Le meilleur moyen de réduire l’influence d’opposants consiste à les réduire au silence. Avec l’informatique, la tâche est facile, et plusieurs pays s’y aventurent sans scrupules. Ils disposent de plusieurs armes (ou possibilités techniques) :

  • La coupure pure et dure, pendant des périodes limitées mais stratégiques. En 2018, le Bangladesh coupe l’internet mobile pendant 24 heures pour réprimer les manifestations étudiantes20. On peut aussi emprisonner les opposants durant le temps d’une campagne électorale, mais cela demande plus de moyens et le risque n’est pas le même.
  • Le filtrage et la censure, comme cela se pratique en Chine, avec l’interdiction du contournement par des VPN.

Biais d’influence

Influenceurs influencés

Ou plutôt : influenceurs malhonnêtes. Oui, c’est bien beau de se targuer d’être influenceur sur le web, mais tout s’achète, tout se vend, tout se manipule sur internet. A tel point que des influenceurs (autoproclamés ?) pestent contre les « faux influenceurs »21 qui achètent leur popularité.
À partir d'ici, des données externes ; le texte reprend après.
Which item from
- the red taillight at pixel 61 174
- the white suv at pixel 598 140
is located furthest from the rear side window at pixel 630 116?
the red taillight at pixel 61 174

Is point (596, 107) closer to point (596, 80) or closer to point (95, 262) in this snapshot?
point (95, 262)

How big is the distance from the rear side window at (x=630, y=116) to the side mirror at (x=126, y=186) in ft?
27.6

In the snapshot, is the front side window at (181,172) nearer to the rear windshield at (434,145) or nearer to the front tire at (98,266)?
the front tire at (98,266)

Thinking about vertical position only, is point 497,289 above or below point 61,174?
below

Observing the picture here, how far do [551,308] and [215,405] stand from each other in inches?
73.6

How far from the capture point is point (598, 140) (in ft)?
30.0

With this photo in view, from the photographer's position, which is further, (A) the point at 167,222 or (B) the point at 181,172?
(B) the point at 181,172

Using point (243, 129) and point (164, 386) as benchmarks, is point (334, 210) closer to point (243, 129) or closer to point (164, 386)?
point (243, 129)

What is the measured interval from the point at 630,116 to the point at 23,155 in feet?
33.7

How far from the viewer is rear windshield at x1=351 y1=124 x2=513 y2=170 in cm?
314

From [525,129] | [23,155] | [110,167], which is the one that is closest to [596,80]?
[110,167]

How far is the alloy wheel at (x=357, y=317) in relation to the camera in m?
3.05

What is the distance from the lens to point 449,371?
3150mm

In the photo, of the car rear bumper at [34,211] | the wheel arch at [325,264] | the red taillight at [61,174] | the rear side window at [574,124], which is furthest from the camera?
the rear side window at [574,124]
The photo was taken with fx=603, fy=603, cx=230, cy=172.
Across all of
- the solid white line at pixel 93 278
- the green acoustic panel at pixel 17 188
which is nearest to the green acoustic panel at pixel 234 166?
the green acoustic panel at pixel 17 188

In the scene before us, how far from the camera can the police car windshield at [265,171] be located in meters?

Pour moi, l’influence ne se décrète pas : elle se constate. Donc les « vrais » influenceurs qui pensent qu’il suffit de bien causer de leurs sujets pour être influent découvrent qu’il y a d’autres méthodes pour influencer. Je sais : la vie est dure, injuste, etc.

Fake news

Les fausses nouvelles sont l’arme principale de manipulation, sans être la seule. J’y consacre une petite page

Théories du complot

Les théories du complot dérivent directement des fake news, ou inversement : chacun alimente l’autre pour former un tout qui paraît (de très loin) avoir une certaine cohérence, tout en étant en dehors de toute réalité tangible ou de vraie réflexion.

Pressions et menaces

La manipulation peut prendre plusieurs visages, et au delà des fake news, il y a aussi les faux commentaires, qui sont légion sur internet. Déjà très agaçants en temps normal, cela devient critique lorsque la violence et la force de la pression en arrive a empêcher le travail de recherche, d’enquête et d’investigation sur des sujets sensibles ou contestés. Comme je le disais plus haut, il est facile d’affirmer une contre-vérité et également très simple de faire pression sur un journaliste22 ou l’auteur d’un site23, aussi bien de la part de groupes motivés (souvent idéologiquement), de réseaux ou même par d’Etats.